- The police recently advertised 5 000 vacancies nationally to recruit entry-level trainees.
- They stated in the ads applications in Mpumalanga could be hand delivered to Mbombela.
- Young people have accused the police of unfair discrimination as they also wanted to be allowed to submit their application forms at their local police stations.
A number of unemployed people in various areas of Mpumalanga have accused the police of depriving them of an opportunity to join by requiring them to hand deliver application forms for trainee positions in Mbombela, which they said was too far.
Last month, the police advertised 5 000 positions nationally to recruit entry level trainees, who would be trained in all nine provinces.
The advertisement for Mpumalanga recruitment stated application forms could be hand delivered at the provincial office in Mbombela.
The same advertisement stated applications for the Free State could be hand delivered at the nearest police stations, or posted to the police in Bloemfontein. The applications closed on 30 June.
Ntombi Mahlangu of Vezubuhle Village in KwaMhlanga told News24 she wanted to apply for the training, but was dissuaded by the requirement that she had to hand deliver her application form in Mbombela which is about 300km from Vezubuhle.
Mahlangu, 25, said police management should have allowed Mpumalanga applicants to submit their application forms at their nearest police stations, just like the Free State applicants.

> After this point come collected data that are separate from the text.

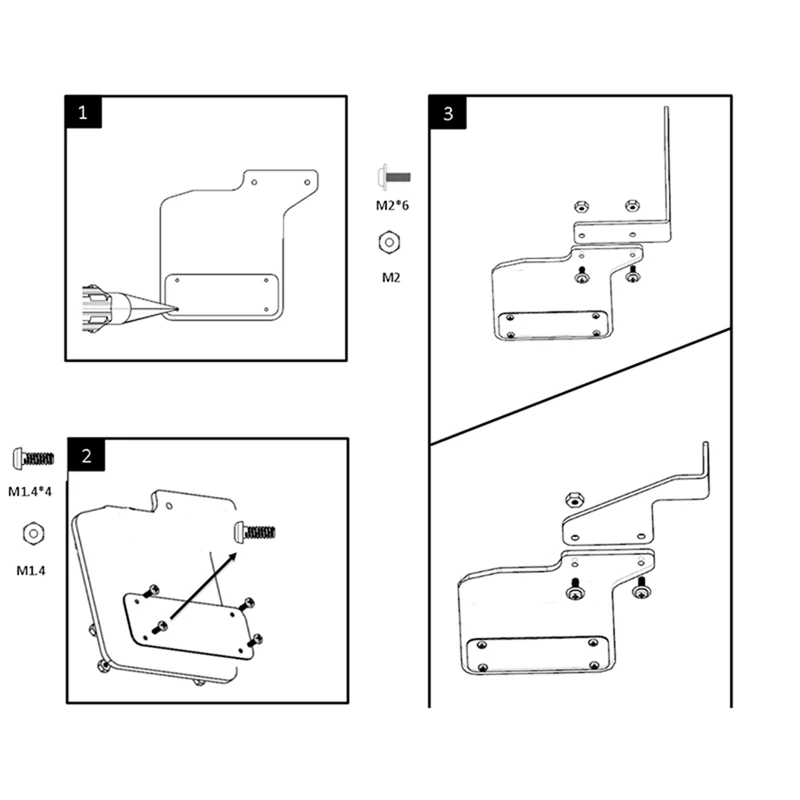 1

M2*6

M2

3

M1.4*4

M1.4

2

“This is unfair discrimination because I could easily have delivered my application form at KwaMhlanga police station,” she added.
“I could not afford to travel to Mbombela just to deliver an application form. I have always wanted to become a police officer. I really needed this [training] opportunity because I want to work, fight crime and make a good living for myself and my family.”

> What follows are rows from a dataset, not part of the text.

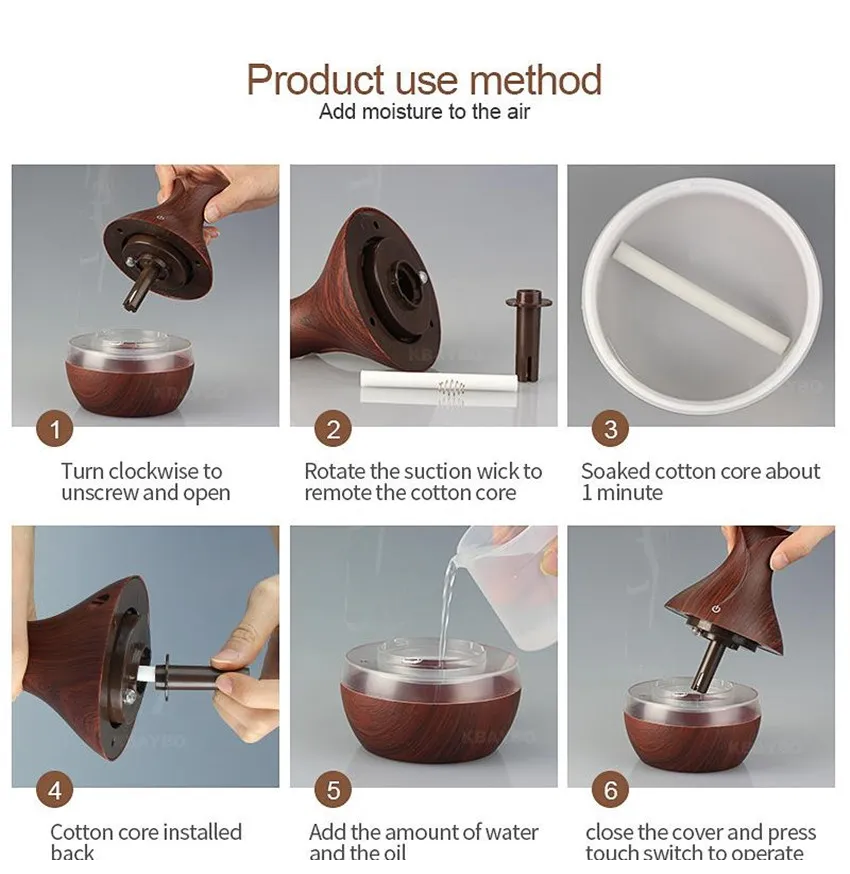 Product use method
Add moisture to the air

1
Turn clockwise to unscrew and open

2
Rotate the suction wick to remote the cotton core

3
Soaked cotton core about 1 minute

4
Cotton core installed back

5
Add the amount of water and the oil

6
close the cover and press touch switch to operate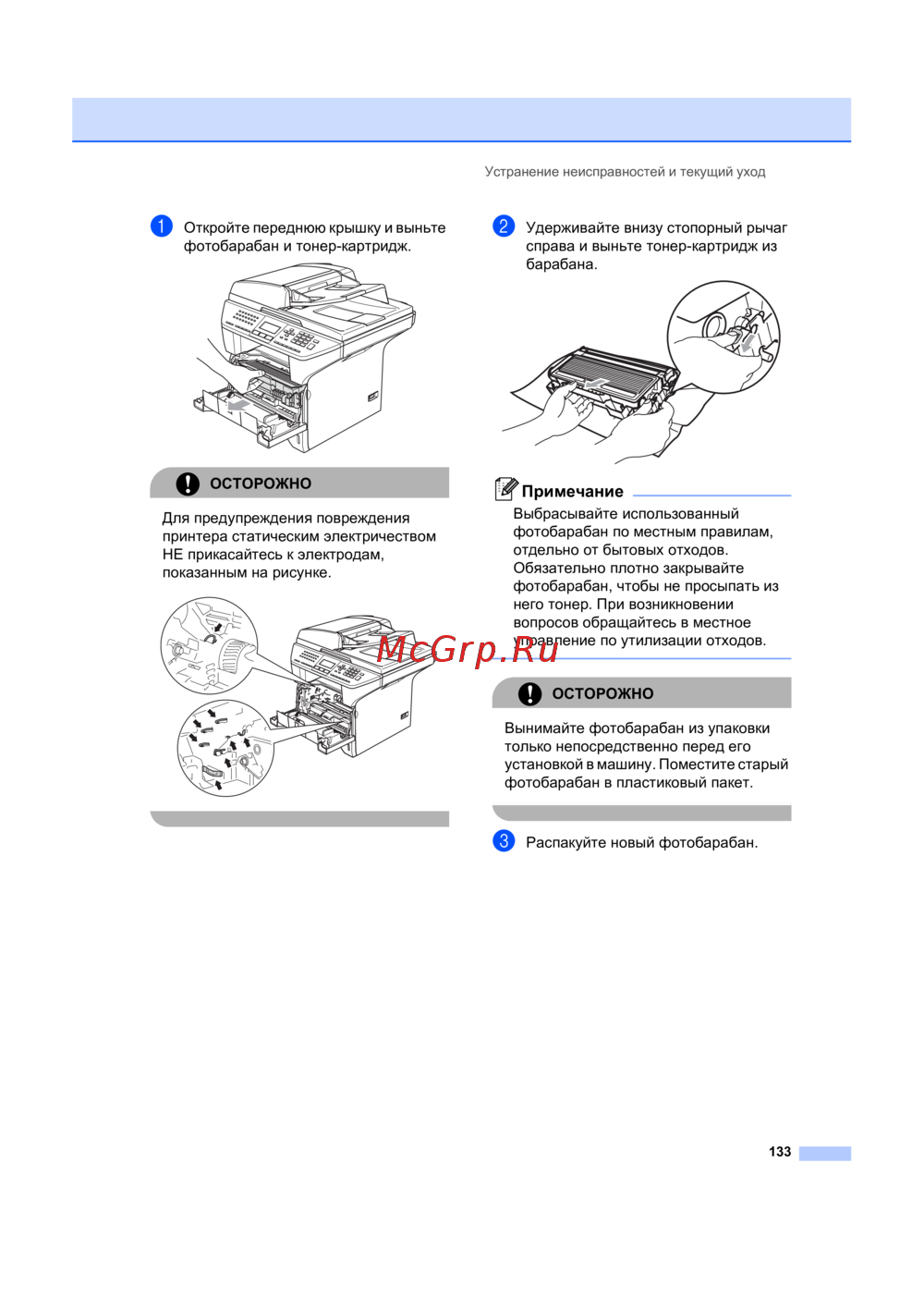 Устранение неисправностей и текущий уход

1 Откройте переднюю крышку и выньте фотобарабан и тонер-картридж.

ОСТОРОЖНО

Для предупреждения повреждения принтера статическим электричеством НЕ прикасайтесь к электродам, показанным на рисунке.

2 Удерживайте внизу стопорный рычаг справа и выньте тонер-картридж из барабана.

Примечание

Выбрасывайте использованный фотобарабан по местным правилам, отдельно от бытовых отходов. Обязательно плотно закрывайте фотобарабан, чтобы не просыпать из него тонер. При возникновении вопросов обращайтесь в местное управление по утилизации отходов.

McGrp.Ru

ОСТОРОЖНО

Вынимайте фотобарабан из упаковки только непосредственно перед его установкой в машину. Поместите старый фотобарабан в пластиковый пакет.

3 Распакуйте новый фотобарабан.

133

Simangaliso Thubane of Siyabuswa said he also wanted to apply as he hoped to become a police officer and liberate himself from poverty, but could not do so because of the directive of the advert.

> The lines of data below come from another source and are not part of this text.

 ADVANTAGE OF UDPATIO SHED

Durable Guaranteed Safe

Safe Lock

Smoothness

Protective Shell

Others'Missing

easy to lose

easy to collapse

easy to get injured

“I’ve never had a formal job since I matriculated in 2014,” said the 27-year-old unemployed man.
The secretary of Vulamehlo Kusile Organisation, Elias Mahlangu, said his NPO had received complaints about this matter from Ntombi and a number of other young people, who wanted to apply for the training.
He added many police job seekers in the entire Nkangala region did not apply for the training as they could not afford to travel to Mbombela. Areas that are in the Nkangala region include KwaMhlanga, Siyabuswa, Emalahleni and Middelburg.
“We wanted the SAPS to extend the closing date for applications and allow people of the whole Nkangala region to hand deliver their application forms at their local police stations,” said Mahlangu.
But Mpumalanga police spokesperson Brigadier Selvy Mohlala insisted applicants in the province were allowed to submit application forms at their local police stations.
“I was there when many people submitted their application forms at KwaMhlanga and Kwaggafontein police stations,” said Mohlala.